Gelatin has remarkable ability to form thin films which are characterized by random molecular arrangements in a glassy state. However, when stored below the glass transition temperature, the molecular chains form helical structures (microcrystals), leading to physical aging as they shift toward a more stable state. Despite microcrystal formation, this aging negatively affects the film’s strength and flexibility. To address this, we explored delaying microcrystal formation by stacking gelatin films with different isoionic points: Type A (acidic) and Type B (alkaline), creating two to five-layer structures. Each film was prepared as a 7.5% (w/v) solution with 20% glycerin added relative to gelatin weight. The films were dried at 37°C, alternately stacked, and heat-pressed to form multilayer samples.
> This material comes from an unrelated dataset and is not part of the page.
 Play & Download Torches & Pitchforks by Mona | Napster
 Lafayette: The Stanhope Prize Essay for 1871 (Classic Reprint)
These were stored at 30°C and 50% relative humidity for 50 days, with periodic monitoring.

Physical aging was assessed through enthalpy recovery measurements using differential scanning calorimetry (DSC) and tensile tests to evaluate mechanical strength changes due to lamination.
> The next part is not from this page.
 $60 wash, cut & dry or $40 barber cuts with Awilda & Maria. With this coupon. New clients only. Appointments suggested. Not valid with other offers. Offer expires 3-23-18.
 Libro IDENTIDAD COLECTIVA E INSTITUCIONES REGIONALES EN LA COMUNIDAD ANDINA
DSC results showed that both Type A and Type B monolayers experienced gradual enthalpy recovery from day 0 to 20, a sharp increase from day 20 to 30, and deceleration approaching saturation by day 50. Type A exhibited higher recovery than Type B. In laminated films, enthalpy recovery did not follow a simple linear average of Type A and B. Instead, it declined depending on layer configuration and sequence. This irregularity is attributed to electrostatic interactions at the Type A–B interface, altering free volume distribution and helix formation, and leading to hydrogen bond reorganization and water redistribution.

Tensile tests on films with four or more layers revealed embrittlement initially, followed by ductility recovery over time. This dual-stage behavior likely results from initial free volume reduction and heterogeneous helix nucleation near interfaces, followed by the formation of a tougher, more homogeneous network through helix reorganization, interface restructuring, and water redistribution.

To better understand these thermal and mechanical changes, dynamic analyses such as dielectric relaxation measurements are needed to monitor the gelatin molecular chains’ motion.